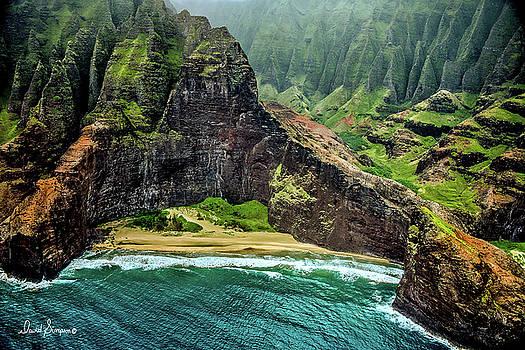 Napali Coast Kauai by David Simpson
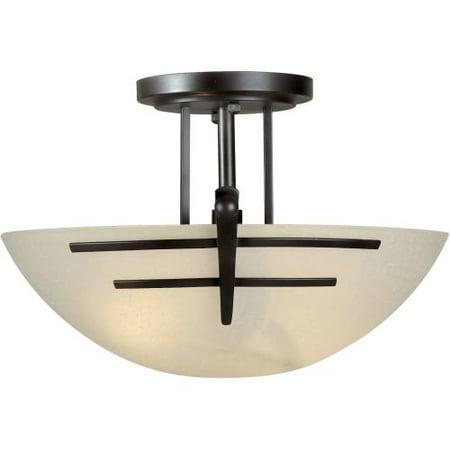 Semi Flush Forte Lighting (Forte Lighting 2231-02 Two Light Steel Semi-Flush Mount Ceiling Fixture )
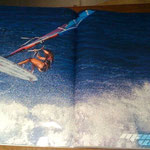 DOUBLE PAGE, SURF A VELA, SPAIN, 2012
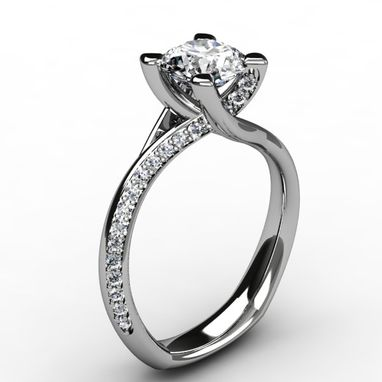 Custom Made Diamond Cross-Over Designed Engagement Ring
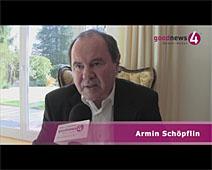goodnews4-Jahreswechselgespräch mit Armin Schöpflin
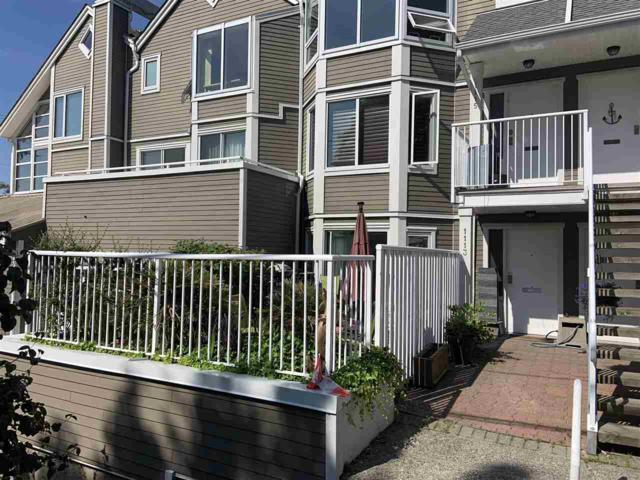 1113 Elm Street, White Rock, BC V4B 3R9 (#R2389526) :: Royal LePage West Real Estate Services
————————
Before copying the material, set its pictures aside; then transcribe it word for word.

◆ Output of the task
 Napali Coast Kauai by David Simpson
 Semi Flush Forte Lighting (Forte Lighting 2231-02 Two Light Steel Semi-Flush Mount Ceiling Fixture )
 DOUBLE PAGE, SURF A VELA, SPAIN, 2012
 Custom Made Diamond Cross-Over Designed Engagement Ring
goodnews4-Jahreswechselgespräch mit Armin Schöpflin
 1113 Elm Street, White Rock, BC V4B 3R9 (#R2389526) :: Royal LePage West Real Estate Services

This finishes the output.